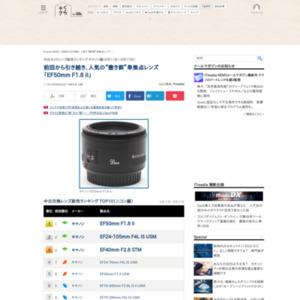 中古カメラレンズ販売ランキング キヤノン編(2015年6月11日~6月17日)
★ ★ ★ ★ ★ ★ ★
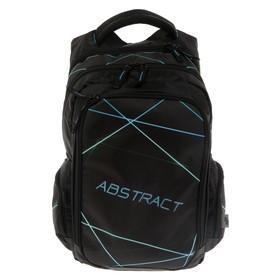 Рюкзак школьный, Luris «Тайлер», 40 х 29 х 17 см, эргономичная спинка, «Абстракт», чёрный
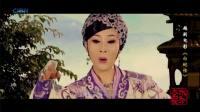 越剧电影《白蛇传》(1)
★ ★ ★ ★ ★ ★ ★
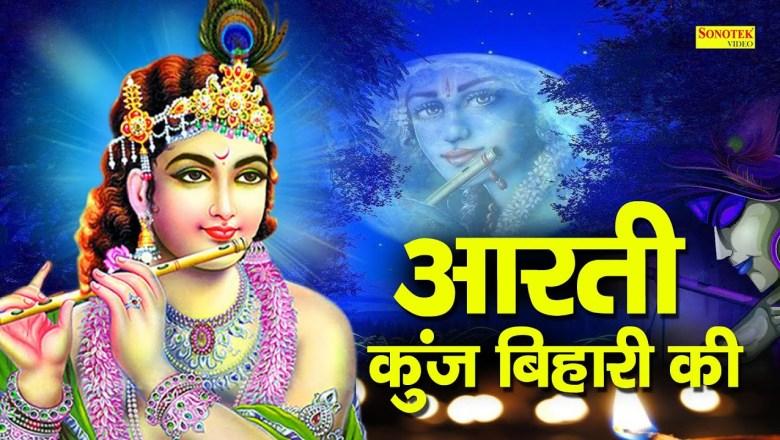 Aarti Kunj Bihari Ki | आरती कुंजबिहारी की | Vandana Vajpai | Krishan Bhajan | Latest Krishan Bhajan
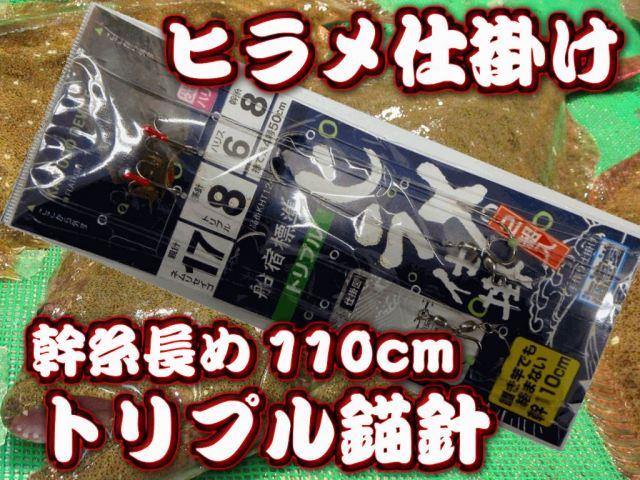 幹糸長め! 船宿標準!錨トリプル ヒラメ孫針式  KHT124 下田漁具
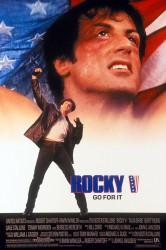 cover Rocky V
★ ★ ★ ★ ★ ★ ★
Reproduce the lines above starting at the one with "幹糸長め! 船宿標準!錨トリプル ヒラメ孫針式" and ending at the one with "cover Rocky V", both included, exactly and with no pictures.

= Reply =
 幹糸長め! 船宿標準!錨トリプル ヒラメ孫針式  KHT124 下田漁具
 cover Rocky V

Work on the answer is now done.